Despite the existence of reliable standards [53] many physicians are not adequately trained for writing medical discharge letters during their studies. Regular trainings and workshops and standardized checklists may optimize the quality of the medical discharge letter. Furthermore, electronic discharge letters have the potential to easily and quickly extract important information such as diagnoses, medication, and test results into a structured discharge document, and offer important advantages such as reliability, speed of information transfer, and standardization of content. Comprehensive discharge letters reduce the readmission rate and increase safety and quality by discharging of the patient. A missing structure, as well as a complex language, illegible handwriting, and unknown abbreviations, make reading medical discharge letters more complicated [4]. At least, poor patient understanding of their diagnosis and treatment plans and incomprehensible recommendations can adversely impact clinical outcome following hospital discharge. Many studies confirm that inadequate communication of findings [3, 39, 54] is an important risk factor in patients’ safety [51].

Most medical information in the discharge letter is not understood by patients (as well as relatives and other persons that are involved in the patients’ caring) and patients themselves do not receive a comprehensible medical discharge letter. The content of the medical discharge letter is often useless for the patient due to its medical terminology and content that is not matching with the patient’s level of knowledge or health literacy [55,56,57]. Poor understanding of diagnoses and related discharge plans are common among patients and family members and often accompanied by unplanned hospital readmissions [58,59,60,61]. In a study by Lin et al., it was shown that a patient-directed discharge letter enhanced understanding for hospitalization and for recommendations.
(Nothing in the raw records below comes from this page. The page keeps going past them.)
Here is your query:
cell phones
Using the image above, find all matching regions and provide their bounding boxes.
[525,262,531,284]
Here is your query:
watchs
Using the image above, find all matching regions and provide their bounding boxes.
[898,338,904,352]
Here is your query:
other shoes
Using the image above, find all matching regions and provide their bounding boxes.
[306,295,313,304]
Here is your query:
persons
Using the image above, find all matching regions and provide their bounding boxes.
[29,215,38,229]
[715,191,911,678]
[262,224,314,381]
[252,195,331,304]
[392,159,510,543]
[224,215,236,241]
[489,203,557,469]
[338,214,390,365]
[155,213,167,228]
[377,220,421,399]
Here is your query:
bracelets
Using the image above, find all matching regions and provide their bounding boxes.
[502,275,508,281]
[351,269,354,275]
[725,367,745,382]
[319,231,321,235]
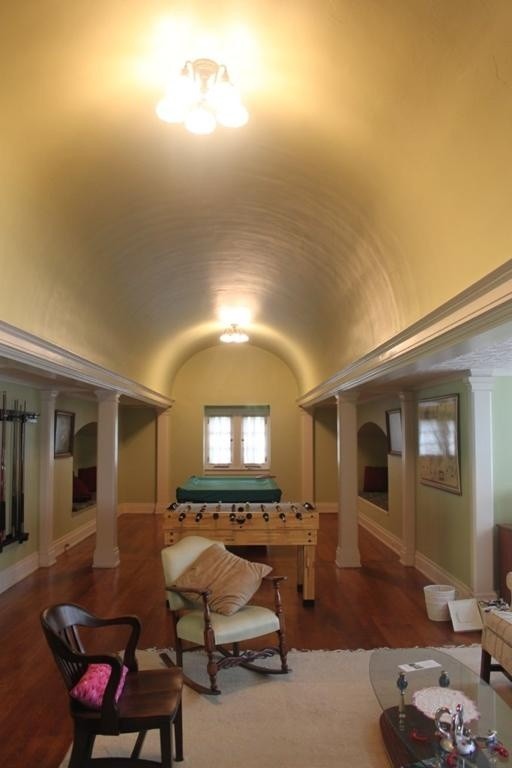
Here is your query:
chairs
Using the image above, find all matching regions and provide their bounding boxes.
[41,603,186,767]
[159,544,292,696]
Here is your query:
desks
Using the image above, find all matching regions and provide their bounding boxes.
[161,474,322,610]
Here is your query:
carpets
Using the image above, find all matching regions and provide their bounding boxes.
[56,645,511,767]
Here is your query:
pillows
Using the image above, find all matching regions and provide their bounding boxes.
[166,544,274,618]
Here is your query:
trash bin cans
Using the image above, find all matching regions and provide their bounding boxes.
[423,583,457,623]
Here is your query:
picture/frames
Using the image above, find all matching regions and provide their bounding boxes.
[52,409,74,461]
[384,391,463,497]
Furthermore, verbal communication of the letter contents, explanation of every section of the medical discharge letter, and the opportunity for discussion and asking questions improved patient comprehension [7]. A study by O’Leary et al. showed that roughly 80–95% of patients with breast tumours want to be informed and educated about their illness, treatment, and prognosis [62].

High quality of care is characterized by a patient-centered communication, where the patient’s personal needs are also in focus [63]. Translation of medical terms in reports and letters leads to a better understanding of the disease and, interestingly, the avoidance of medical terms did not lead to deterioration in the transmission of information between the treating physicians. Moreover, it was found that the minimisation of medical terminology in medical discharge letters improved understanding and perception of patients’ ability to manage chronic health conditions [64]. In effect, it is clear that patient-centered communication improves outcome, mental health, patient satisfaction and reduces the use of health services [65].

Strengths and limitations

We have identified key problems with the medical discharge summaries that negatively impact patients’ safety and wellbeing. However, there is a heterogeneous nature of the included studies in terms of study design, sample size, outcomes, and language. Only two reviewers screened the studies for eligibility and only full-text articles were included in the literature review; furthermore, only the databases Pubmed and Cochrane library were screened for appropriate studies. Due to these constraints, there is a chance that other relevant studies may have been missed.

Conclusions

High-quality medical discharge letters are essential to ensure patient safety. To address this, the current review identified the major risk factors as delayed sending and low quality of medical discharge letters, lack of information and patient understanding, and inadequate training in writing medical discharge letters. In future, research studies should focus on improving the communication of pending test results and findings at discharge, and on evaluating the impact that this improved communication has on patient outcomes. Moreover, a simple patient-centered medical discharge letter may improve the patient’s (as well as family members’ and other caregivers’) understanding of disease, treatment and post-discharge recommendations.